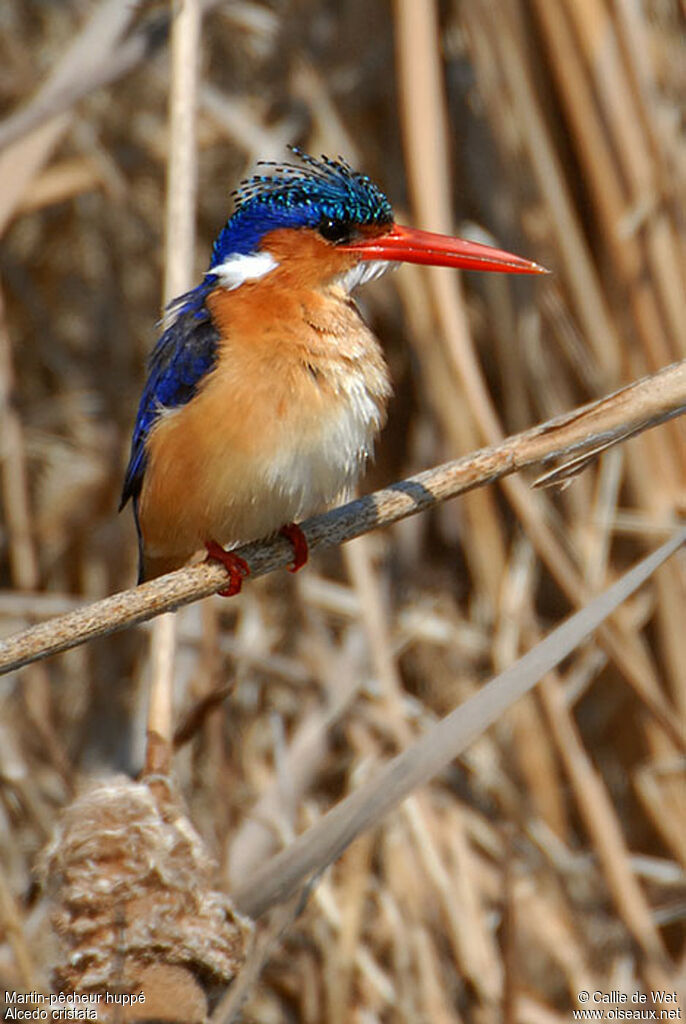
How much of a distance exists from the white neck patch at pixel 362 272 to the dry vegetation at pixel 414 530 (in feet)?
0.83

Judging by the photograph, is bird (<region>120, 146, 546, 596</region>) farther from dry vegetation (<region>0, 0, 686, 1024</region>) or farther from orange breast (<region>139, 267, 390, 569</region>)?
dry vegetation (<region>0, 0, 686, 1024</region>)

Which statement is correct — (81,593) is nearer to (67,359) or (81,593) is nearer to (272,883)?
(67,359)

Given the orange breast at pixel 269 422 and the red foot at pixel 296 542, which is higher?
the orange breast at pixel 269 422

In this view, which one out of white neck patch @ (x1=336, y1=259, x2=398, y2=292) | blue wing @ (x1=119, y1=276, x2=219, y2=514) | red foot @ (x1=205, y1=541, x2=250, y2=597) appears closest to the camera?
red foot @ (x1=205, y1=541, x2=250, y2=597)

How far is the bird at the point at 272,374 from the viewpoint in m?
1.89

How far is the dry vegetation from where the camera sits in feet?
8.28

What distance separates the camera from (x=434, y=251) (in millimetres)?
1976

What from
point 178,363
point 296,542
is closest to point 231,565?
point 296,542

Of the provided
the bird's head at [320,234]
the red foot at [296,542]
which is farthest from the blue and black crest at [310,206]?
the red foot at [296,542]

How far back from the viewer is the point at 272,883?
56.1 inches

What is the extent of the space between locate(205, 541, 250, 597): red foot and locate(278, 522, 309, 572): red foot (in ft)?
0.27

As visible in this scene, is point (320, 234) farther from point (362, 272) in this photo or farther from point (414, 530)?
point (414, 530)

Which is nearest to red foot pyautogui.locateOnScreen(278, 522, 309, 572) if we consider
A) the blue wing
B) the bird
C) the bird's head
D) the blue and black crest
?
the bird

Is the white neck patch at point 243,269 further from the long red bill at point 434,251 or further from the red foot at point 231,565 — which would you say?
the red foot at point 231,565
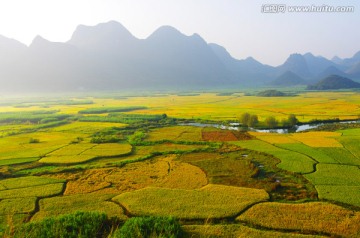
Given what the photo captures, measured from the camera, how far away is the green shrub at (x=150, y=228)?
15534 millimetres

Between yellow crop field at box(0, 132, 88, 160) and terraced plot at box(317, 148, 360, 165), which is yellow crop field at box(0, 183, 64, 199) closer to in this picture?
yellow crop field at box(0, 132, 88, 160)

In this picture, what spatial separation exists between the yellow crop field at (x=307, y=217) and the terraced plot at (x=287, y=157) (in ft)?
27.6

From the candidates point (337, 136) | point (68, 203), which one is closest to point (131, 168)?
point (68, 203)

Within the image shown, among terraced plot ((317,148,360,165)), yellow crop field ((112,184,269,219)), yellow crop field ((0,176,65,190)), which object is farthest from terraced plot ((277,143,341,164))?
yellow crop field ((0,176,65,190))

━━━━

Format the stretch of the records from the line containing "What is the" through the line containing "15534 millimetres" as a Markdown table with the columns Row and Line, numbering each row and skipping blank lines. Leave the pictures out.

| Row | Line |
|---|---|
| 1 | What is the extent of the space between locate(205, 541, 250, 597): red foot and locate(278, 522, 309, 572): red foot (in ft)? |
| 2 | 0.27 |
| 3 | As visible in this scene, is point (320, 234) farther from point (362, 272) in this photo or farther from point (414, 530)? |
| 4 | point (414, 530) |
| 5 | Which is nearest to red foot pyautogui.locateOnScreen(278, 522, 309, 572) if we consider |
| 6 | A) the blue wing |
| 7 | B) the bird |
| 8 | C) the bird's head |
| 9 | D) the blue and black crest |
| 10 | ? |
| 11 | the bird |
| 12 | Is the white neck patch at point 243,269 further from the long red bill at point 434,251 or further from the red foot at point 231,565 — which would you say? |
| 13 | the red foot at point 231,565 |
| 14 | Given what the photo captures, measured from the camera, how far away is the green shrub at (x=150, y=228)? |
| 15 | 15534 millimetres |